Here is how you can reproduce this issue on your machine:

## Reproduction Steps

1. Follow getting started guide on these platforms.
2. Failed download of crypto_prices-USDT_BTC.csv occurs due to any number of reasons
3. Every subsequent run will fail.
...

## What steps have you taken to resolve this already?
I have confirmed that this works as expected on Debian Linux. Confirmed that it failed on these two platforms for both py2 and py3. Other users have confirmed the same behavior on MacOS in Slack #dev
lacabra commented 7 years ago

Adding more information about this issue: the file that holds the benchmark (~/.catalyst/data/USDT_BTC_benchmark.csv) is empty

ScottStevenson commented 7 years ago

Exact same issue here. I believe Zipline (which this is based on) had a similar issue when I tried to use it - due to either Google Finance or Yahoo Finance shutting down an API?

rterbush commented 7 years ago

This issue appears to be caused by failure of previous data handling ops. It can be worked around with the following procedure.

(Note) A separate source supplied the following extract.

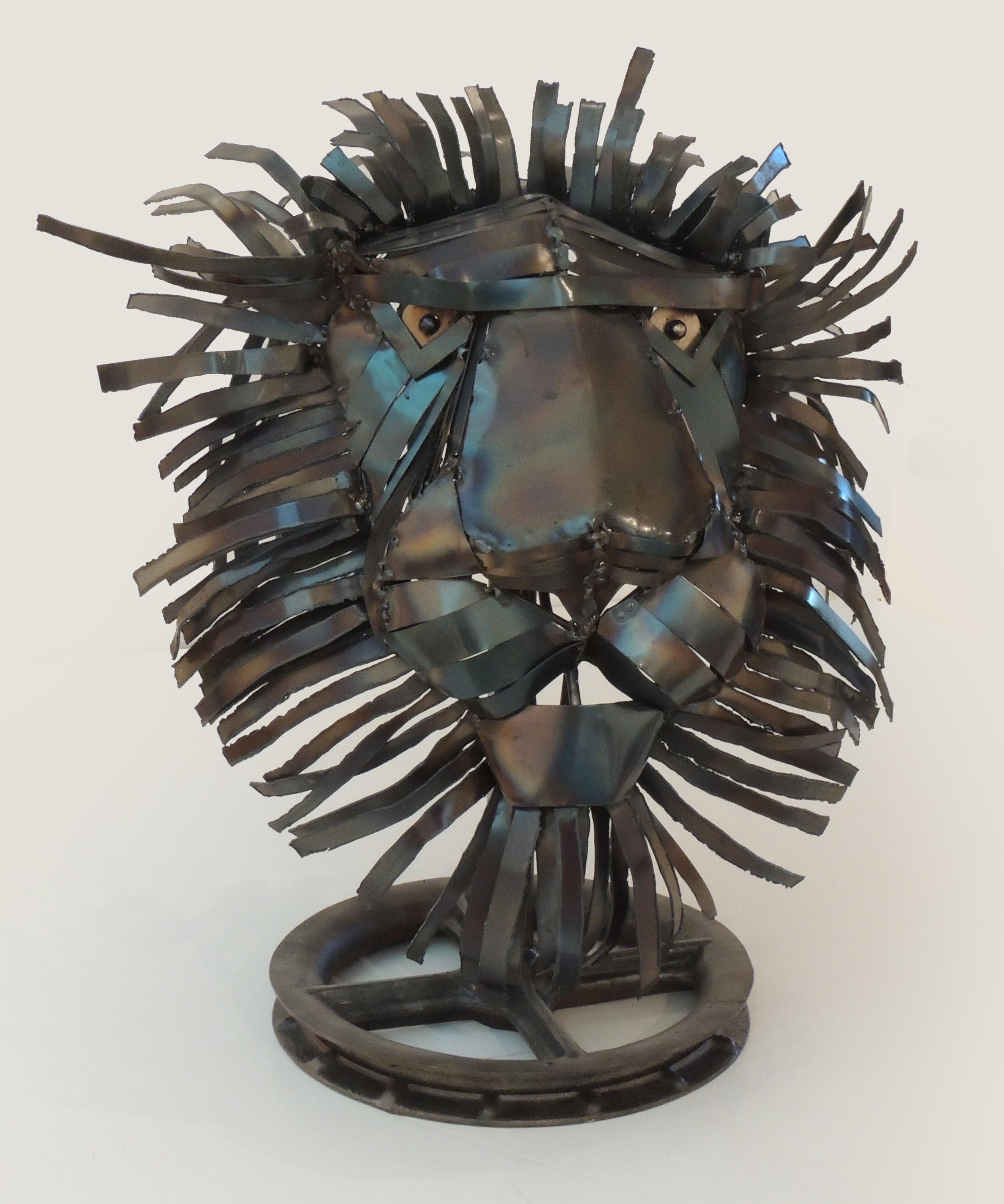 Marie McConnaughey | LION'S MANE | Metal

  1. Must use Python version 2.7.x due to some compatibility issues in file opens in curate/poloniex.py it appears.
  2. rm -rf /var/tmp/catalyst
  3. rm -rf ~/.catalyst
  4. catalyst ingest
  5. catalyst run ...

After chasing this around a bit, it seems that we are only checking for existence of files rather than whether the file has valid content before moving to next step of data curation.

rterbush commented 7 years ago

Changed the title of this issue since I have now recreated it on Linux.

If a catalyst run fails, it may leave an empty file in /var/tmp/catalyst/data/poloniex/crypto_prices-USDT_BTC.csv.

This empty file will prevent any future runs from succeeding. This appears to be because we are not handling an existing empty file error condition.

lacabra commented 7 years ago

Addressed in commit a01bcd538a31058d1c87c146d6137c495ae2da2e, which is part of 0.1.dev7 release: 20a98a32ca8ba60f295b05423e2afb93812e84bc in the master branch.